第18話 写真でくらり

「これは最近の作品でな。一ヶ月くらい前かな」


 写真には、魂鎧に乗るための準備運動で屈伸をする氷澄大和、つまり俺がいた。

 軍服の汚れも、地面に落ちる影も、光る汗もそのままに、くっきりとした輪郭で収まっていた。並みのカメラではないことがわかる。まるでスパイだ。

 写真の俺の視線は完全に地面に向いているし、これがいつ撮られたのか見当もつかない。


「こ、これって」


 引きつった声が出た。しかし虎帯ちゃんの声は明るく、俺の高評価を待っているようだった。


「どうだ? よく撮れているだろう」

「……うん」


 ぱあっと輝くその笑顔に、俺はくらりと頭が揺れた。彼女の可愛らしさに、そしてこの写真に対してである。


「これなんかもいいぞ」

『もう見ない方がいいって……』


 コノミコがいい終わる前に虎帯ちゃんは次の一枚を持ってきた。

 また俺がいる。授業中にあくびをしているところだ。なんと中学時代の制服だ。


「会津中学の二年目。四時限目が十五分ほど過ぎたところだ」

「そ、そうなんだ」


 これを見せられ、これを聞かされ、どう反応すればいい。

 確かに写真の精度は素晴らしい。ピントもあっているし、明度も良好だと思う。あくまでも素人目にすぎないが、写真の出来はいいのだ。ただ被写体がまずい。

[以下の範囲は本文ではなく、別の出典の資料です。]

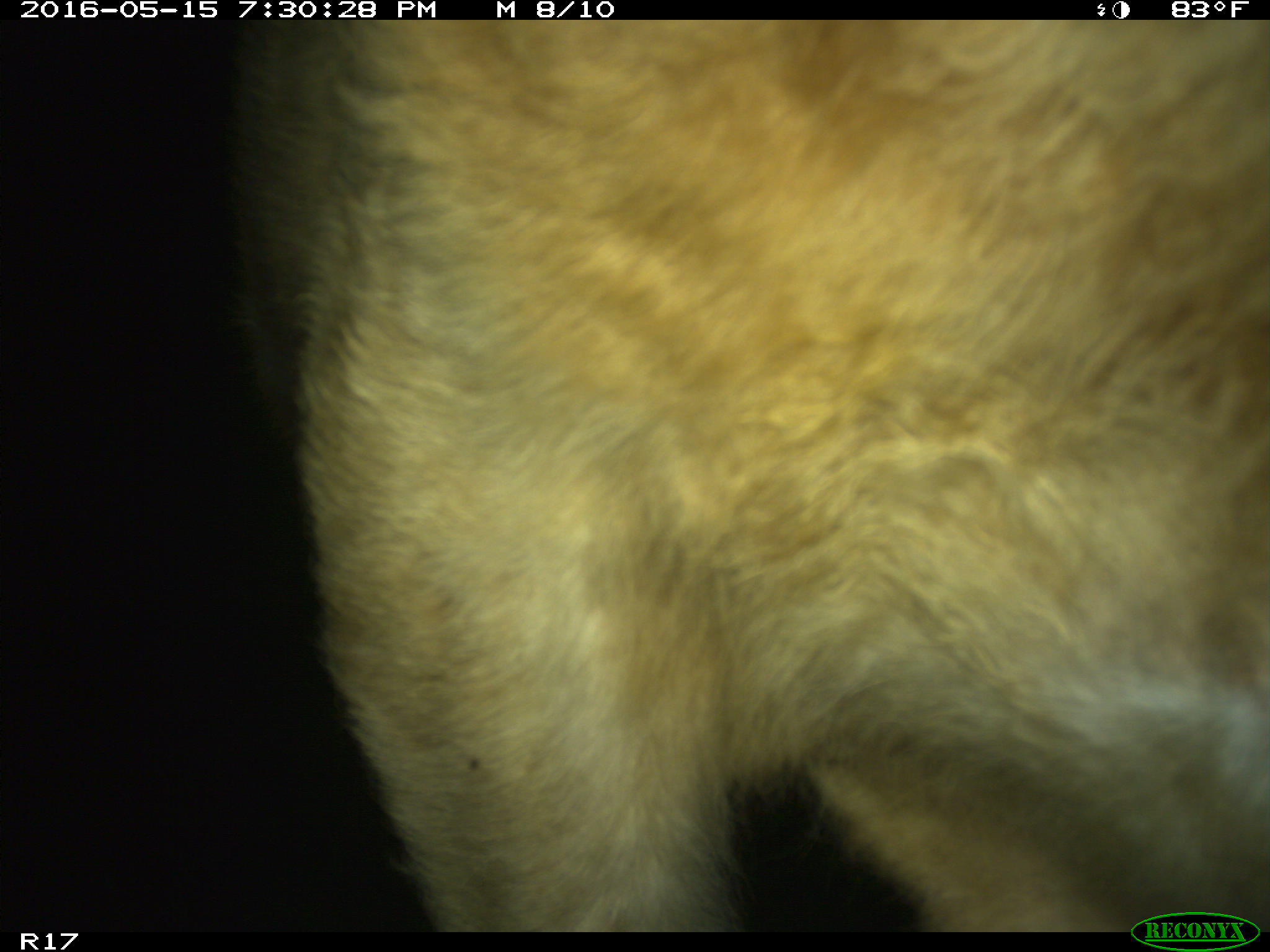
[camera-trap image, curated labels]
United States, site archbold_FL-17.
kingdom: Animalia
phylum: Chordata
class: Mammalia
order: Artiodactyla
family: Bovidae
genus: Bos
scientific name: Bos taurus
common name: domestic cow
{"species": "Bos taurus (domestic cow)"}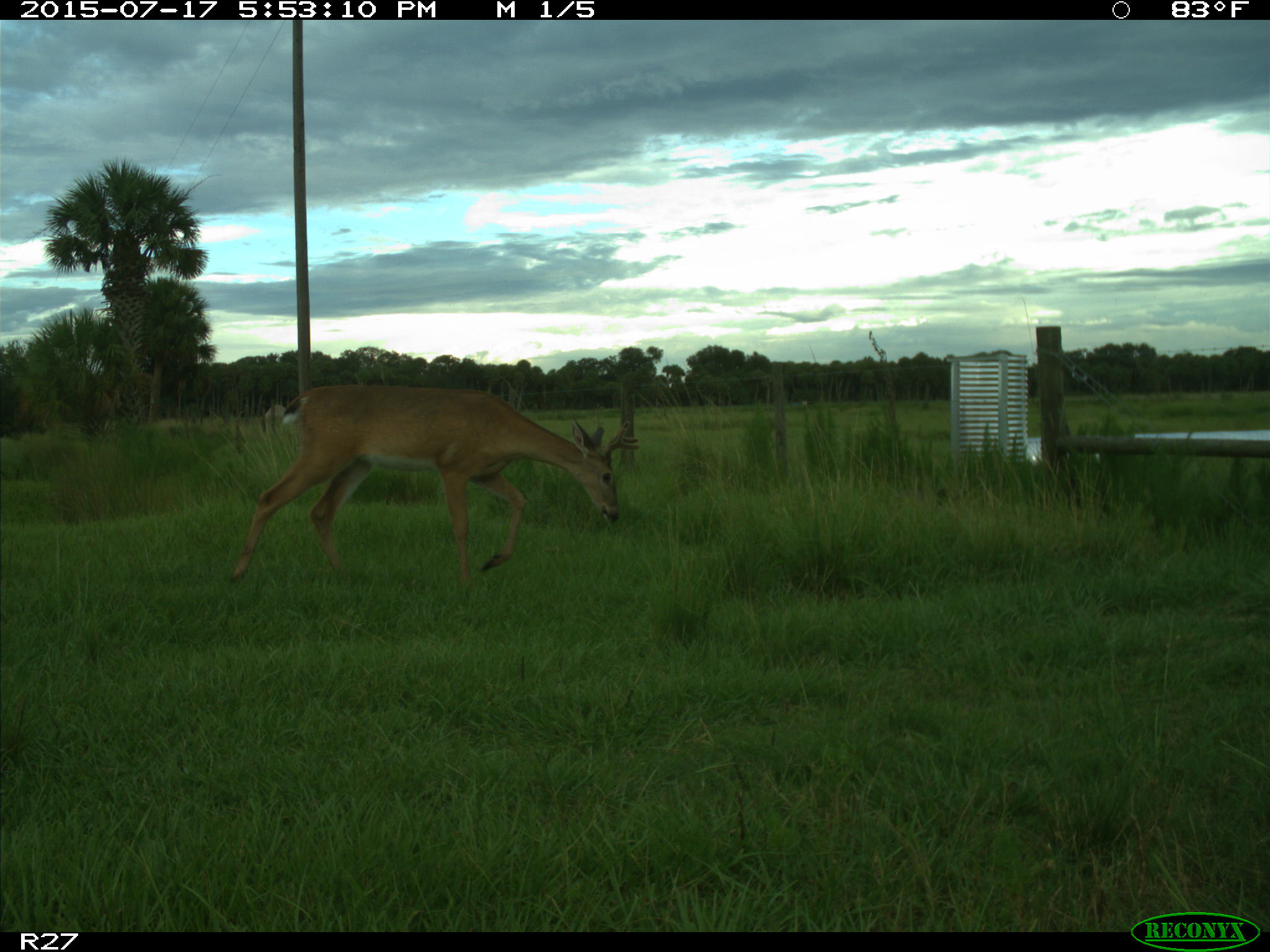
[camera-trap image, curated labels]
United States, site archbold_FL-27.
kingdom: Animalia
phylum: Chordata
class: Mammalia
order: Artiodactyla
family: Cervidae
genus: Odocoileus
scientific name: Odocoileus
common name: deer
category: unidentified deer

『格好良いとか悪いじゃなしに、お前ばっかりなのがなぁ。しかもこれさ』


 そう、おそらくは盗撮だ。あくびの写真は視線的に外を見ていて、奇しくもカメラの位置と同じ方を向いている。カメラ目線といえばそうなのだが、多分、距離が相当にある。俺の通った中学ではグラウンドの向こうに山が見えていたから、おそらくはその山中から撮ったものではないだろう。さすがの俺でもこのころは先生に向かって堂々とあくびはしない。

 そんなプライベートがほとんどだ。まだあるぞとその私生活の束を渡してくる。


「ねえ、虎帯ちゃんが撮ったの? これ」


 彼女はかなり得意げに、椅子の上で踏ん反り返った。


「ん、えっと、もちろん私ではない者が撮ったものもある。しかしだからといって私が撮ったものがないことにはならない。割合を示したりはしないが、答えるならこれは違う」

『……わざわざ誰かに撮ってこいって命令したんじゃねえか?』

「じゃあこれは?」


 ロッカーの前で着替えている写真。自宅の居間で寝そべる写真。今はもう砕け散った俺の魂鎧。トランプの手札のように広げてみせると、彼女はそのうちの一枚を抜いた。


「おっと、引き当てたな。題して『三度目の勇士』だ。これは私の作品だよ」


 鎧の全景が映るそれは、彼女のいうことが間違いでなければ俺の三度目の出撃風景だ。山岳地帯の隙間に腰だめで砲を構えている。演習だろうか、見覚えのある山の形だ。


「す、すごいなあ。良く撮れているね」


 でも、なぜ俺ばかりなのだ。もっと被写体はあるだろうに。

 会津は戦地であると同時に歴史的名所も多い。鶴ヶ城と呼ばれる城は数々の戦争を耐え抜いた堅城だし、昔は観光客も多かったようだ。地元の俺ですら桜のシーズンになれば足を運ぶくらいにはその天守閣と、敷地内の桜は見事である。

 山であれば磐梯山脈が北方に走り、川であればやや東に明星みょうじょう川が「日本の湖百選」に選ばれた猪苗代湖にそそいでいる。

 人に目を向ければ、俺のクラスメイトだっている。

 男女の美醜はそれぞれ感覚があると思うが、東風こち右膳うぜんが俺よりも撮りがいがあるのは疑いない。


『あいつ、ツラは悪くないよ。実際』


 それ以外だって損なわれているものはないように思うが、コノミコはこういうことにはうるさいのだ。

 虎帯ちゃんは俺の反応に気を良くして、


「写真はいいぞ。心が洗われる」


 と、うっとりと写真と俺を交互に眺め、まぶたに現像させて目を閉じた。もしかしたらあの机の引き出しにも写真が入っているのではと怖い想像をしてしまう。話題を変えなければただ不安ばかりが募りそうだった。


 その時、本棚に目がいった。

 彼女はここに遊びに来たはずだが、手入れはきちんとされており、埃ひとつない。古そうな本は魂鎧についてのものばかりで、彼女の幼い頃からあったのではないか。そして、これは断定してもいいが、それらの全てが彼女の手垢にまみれている。そのくらいよれて黄ばみ、読み込んだ後があった。


「気になるか?」


 そんな視線に気がついて、のそりとまた椅子のもたれに突っ伏す。